[start of Data for this task]

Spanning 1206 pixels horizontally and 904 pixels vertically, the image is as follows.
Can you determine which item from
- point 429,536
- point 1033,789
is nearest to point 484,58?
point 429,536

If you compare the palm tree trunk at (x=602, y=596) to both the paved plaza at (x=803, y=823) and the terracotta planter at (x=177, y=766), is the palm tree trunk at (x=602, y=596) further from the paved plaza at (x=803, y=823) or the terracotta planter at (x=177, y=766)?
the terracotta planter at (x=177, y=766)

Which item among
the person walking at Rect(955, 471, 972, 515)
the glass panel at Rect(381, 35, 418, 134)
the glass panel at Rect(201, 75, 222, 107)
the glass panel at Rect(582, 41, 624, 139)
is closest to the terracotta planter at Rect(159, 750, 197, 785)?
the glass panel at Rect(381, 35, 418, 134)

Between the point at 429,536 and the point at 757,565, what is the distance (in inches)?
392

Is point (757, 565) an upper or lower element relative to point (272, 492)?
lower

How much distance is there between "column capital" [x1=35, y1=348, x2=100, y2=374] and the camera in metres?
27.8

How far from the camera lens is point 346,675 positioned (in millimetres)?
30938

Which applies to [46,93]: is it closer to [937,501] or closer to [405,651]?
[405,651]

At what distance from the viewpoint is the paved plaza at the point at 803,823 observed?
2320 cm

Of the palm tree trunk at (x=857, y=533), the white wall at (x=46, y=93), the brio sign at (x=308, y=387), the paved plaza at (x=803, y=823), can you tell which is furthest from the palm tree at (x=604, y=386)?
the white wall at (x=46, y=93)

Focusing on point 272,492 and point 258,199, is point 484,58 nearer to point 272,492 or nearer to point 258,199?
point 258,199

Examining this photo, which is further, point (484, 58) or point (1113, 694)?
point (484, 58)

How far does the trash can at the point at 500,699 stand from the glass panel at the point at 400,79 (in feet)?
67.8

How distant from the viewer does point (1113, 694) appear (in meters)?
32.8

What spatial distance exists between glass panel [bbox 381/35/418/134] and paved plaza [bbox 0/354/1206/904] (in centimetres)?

[end of Data for this task]

## Problem description
Retype, exactly and only, the lines running from the one with "Between the point" through the final line of the listing above.

## Complete response
Between the point at 429,536 and the point at 757,565, what is the distance (in inches)?
392

Is point (757, 565) an upper or lower element relative to point (272, 492)?
lower

How much distance is there between "column capital" [x1=35, y1=348, x2=100, y2=374] and the camera in metres?
27.8

How far from the camera lens is point 346,675 positioned (in millimetres)?
30938

Which applies to [46,93]: is it closer to [937,501] or closer to [405,651]?
[405,651]

At what distance from the viewpoint is the paved plaza at the point at 803,823 observed?
2320 cm

Of the palm tree trunk at (x=857, y=533), the white wall at (x=46, y=93), the brio sign at (x=308, y=387), the paved plaza at (x=803, y=823), can you tell which is furthest from the palm tree at (x=604, y=386)?
the white wall at (x=46, y=93)

Focusing on point 272,492 and point 258,199, is point 484,58 nearer to point 272,492 or nearer to point 258,199?
point 258,199

Examining this photo, which is further, point (484, 58) or point (1113, 694)?
point (484, 58)

How far does the trash can at the point at 500,699 stand from the glass panel at the point at 400,79 (in feet)?
67.8

How distant from the viewer does point (1113, 694) appear (in meters)?
32.8

What spatial distance exists between glass panel [bbox 381/35/418/134] and paved plaza [bbox 0/354/1206/904] (in centimetres)?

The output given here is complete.